Extract and copy every line below that contains the word "concrete".

#### Provided records
——

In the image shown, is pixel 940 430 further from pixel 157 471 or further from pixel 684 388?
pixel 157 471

——

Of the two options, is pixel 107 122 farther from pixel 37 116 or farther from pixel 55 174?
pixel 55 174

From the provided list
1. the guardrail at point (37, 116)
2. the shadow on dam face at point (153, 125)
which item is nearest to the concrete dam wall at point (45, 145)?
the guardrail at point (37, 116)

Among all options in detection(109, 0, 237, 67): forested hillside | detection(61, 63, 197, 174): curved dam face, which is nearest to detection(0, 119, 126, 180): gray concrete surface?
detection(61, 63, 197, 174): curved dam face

——

#### Task solution
which item is nearest to the concrete dam wall at point (45, 145)?
Among all options in detection(109, 0, 237, 67): forested hillside | detection(61, 63, 197, 174): curved dam face, which is nearest to detection(0, 119, 126, 180): gray concrete surface?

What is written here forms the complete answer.